For the most part yes, I observe that men have to put more effort than women. It's socially expected and often times men face the rejections ranging from easy to brutal. It's the current state of things and it seems like this expectation is still holding on.

But you're right, both sides need to put in effort. Regardless a man or woman or any partner made the first move, the first move won't matter if feelings and communication aren't reciprocated...

Also thanks for the links. All I'm saying is that jealousy has been taking the spotlight in terms of relationship complications. Resentment is the main factor and sadly people mistaken it for jealousy or dismiss it (both in poly and mono relationships).

@KND
Thanks for checking my posts even if you don't respond often. It's good to know you are having conversations about how different terms are alike yet totally different from each other.

@YesThisIsDog242
Thanks for your feedback. I like to share my observations and keep an open mind. I feel like that there's something new to learn in poly relationships and I'll continue to learn.

Haha also I try to make my post insightful and colorful for a better reading experience. 😊
 
Also thanks for the links. All I'm saying is that jealousy has been taking the spotlight in terms of relationship complications. Resentment is the main factor and sadly people mistaken it for jealousy or dismiss it (both in poly and mono relationships).
From what I know, the most, say advanced (ugh) theory in jealousy was that it was compound emotion. Basically bunch of various reasons that are gathered under big tent name (and in practice most have to do with fear, but sometimes fear of losing and sometimes more of a fear based in self esteem. The second seems similar to resentment as you described).

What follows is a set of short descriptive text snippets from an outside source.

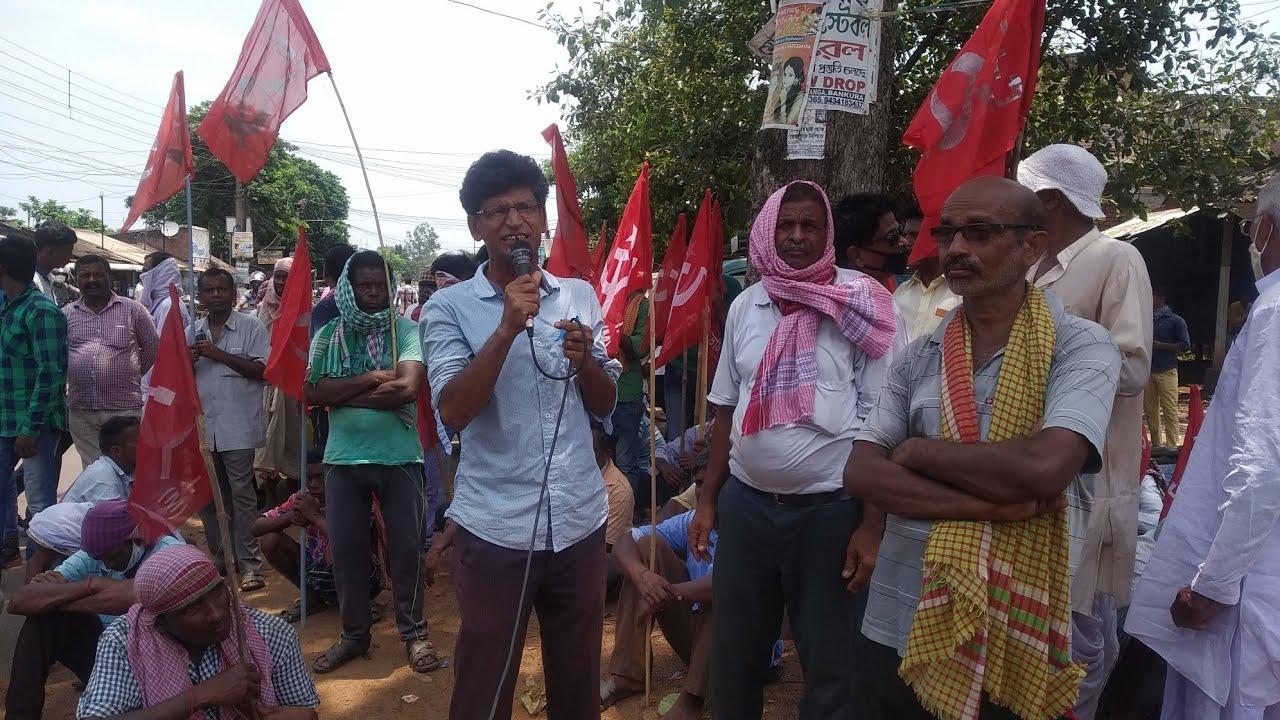 রাষ্ট্রায়ত্ত শিল্প বিক্রয় ও বেসরকারিকরণের বিরুদ্ধে প্রতিবাদ মিছিল।  #সিমলাপাল CPIM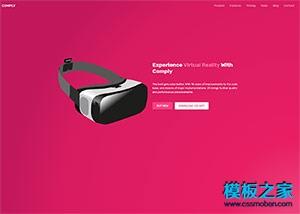VR产品官网企业模板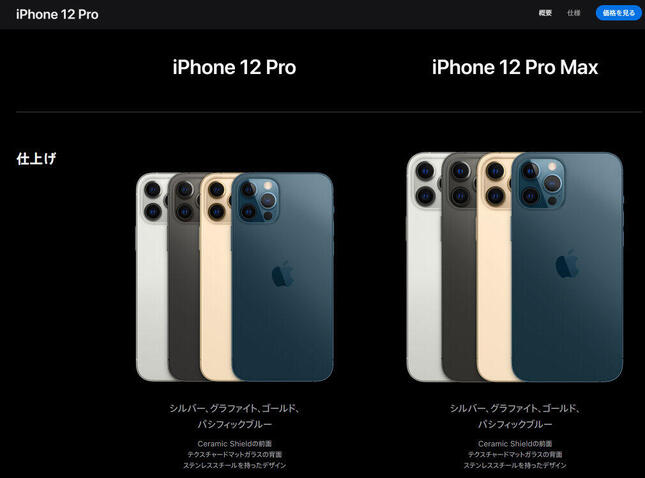 iPhone 12 Pro/Pro Max(Apple公式サイトより)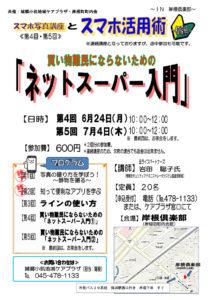 6月24日(月)、7月4日(木)の2日間開催される「買い物難民にならないための『ネットスーパー入門』」のチラシ(同ケアプラザ提供)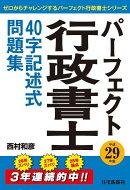 【予約】平成29年版パーフェクト行政書士40字記述式問題集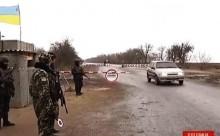post de trecere Ucraina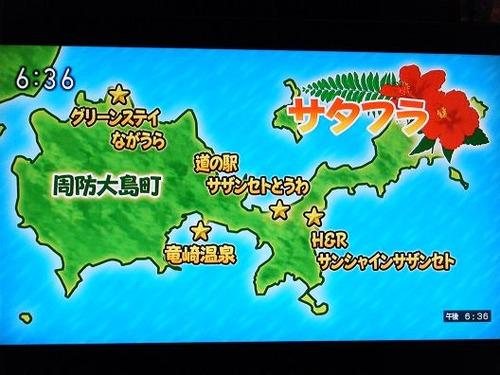 テレビ平成25年7月19日撮影 031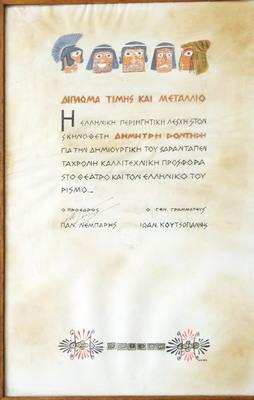 Δίπλωμα τιμής και μετάλλιο στο Δημήτρη Ροντήρη από την Ελληνική Περιηγητική Λέσχη
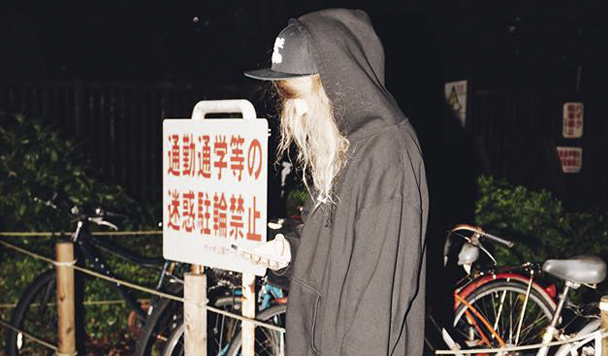 New Single by Cashmere Cat – 'Trust Nobody'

I'm think the first was more common. Perhaps if the second is combined with a sense of fairness (or lack of it) it might be commoner, I don't know. But from what I can see, resentment as you described is also a big tent compound, might be sometimes based on unfulfilled needs, sometimes rooted in fear of abandonment (if it's comparison to another partner), and probably more.

These seem similar in a way, but... See, if I had to draw a Venn diagram it'd have to be multidimensional because say fear of abandonment can have various triggers, multiple factors influencing both roots and expression, so even "fear of abandonment", which can manifest as jealousy or resentment, is a complex phenomenon.

In practice I think because of that, general guidelines are just that, and any practical problem needs knowledge first and foremost - which means questioning, yourself, your partner etc.

Or just YOLO it, you can't talk forever, and count on luck or positive attitude 😂


Btw, thisisdog, i read your reply in duress thread and I need to ponder on it, as it calls for quite thoughtful response. But it's already past midnight in Europe.